Activity:
According to the article on Planned Parenthood funding, what share of the organization's funding comes from Medicaid?

Study text:
New American President Will Try to Honor Commitment to Ban Public Funding of Abortion Industry, Which, in the Meantime, Has Been Constrained to Close Five Clinics.
January 18, 2017: Three days from now, on January 20, Donald Trump will be sworn in as President of the United States. But the new President’s battle against the Planned Parenthood abortion industry has already begun. Last September, at the height of the electoral campaign, the New York magnate launched a Pro-Life Coalition with American organizations that battle against abortion. Hence the promise to approve the Pain-Capable Unborn Child Protection Act law that impedes the practice of abortion on fetuses that already feel pain, blocked up to now by the obstructionism of the Democrats.
And, finally, Trump guaranteed that, once elected President, he would abolish the financing of Planned Parenthood with public funds, hit in the summer of 2015 by a grave scandal connected with the sale of aborted fetuses. After receiving support from outgoing President Barack Obama and Hillary Clinton, Planned Parenthood might now see the end of its El Dorado.
Republican Paul Ryan, President of the House of Representatives, said that such defunding is in a bill now under debate in the Congress.
However, the road is expected to be difficult. According to an annual report presented by the two branches of the US Congress, Planned Parenthood receives funding from several government sources.
According to the organization, 75% of its funding comes from Medicaid, a program to pay the medical expenses of low-income patients.
Another source of funding comes from Title X Family Planning, a government program of birth-control aids for poor families.
This is the core of the problem. The law from which the two programs stem impedes their being modified. In fact, Federal Courts have blocked some States from meddling in Medicaid to leave Planned Parenthood dry of public resources. Texas succeeded in this attempt, where, as a consequence of this legislative initiative, there has been a 1.9% increase in births covered by the health service.
The Republicans will try to follow the Texan example. To do so, they need 51 votes in the Senate, where at present they have 52. However, the risk is strong, in as much as at least three Republican Senators are anything but willing to take up arms against the abortion industry.
Instead, a majority of the American people in fact do not intend to give up their battle against Planned Parenthood. More than 5,000 people took part last Saturday in a Walk for Life, a march held every year in Nebraska to affirm the right to life.
The wind that blew on the marchers whipped their faces and represented, symbolically, the change of mentality that is invading the United States. Interpreted thus is the closing over the last two months of five of Planned Parenthood’s clinics, three in Pennsylvania and two in Massachusetts. According to a press release of the organization, the reason is to be found in the fact that “the needs of patients have changed.”

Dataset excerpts
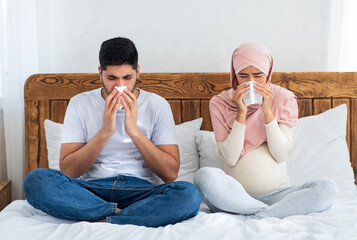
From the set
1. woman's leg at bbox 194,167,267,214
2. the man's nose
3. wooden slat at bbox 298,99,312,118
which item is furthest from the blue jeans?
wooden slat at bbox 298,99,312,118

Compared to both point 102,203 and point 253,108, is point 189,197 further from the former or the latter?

Answer box:
75%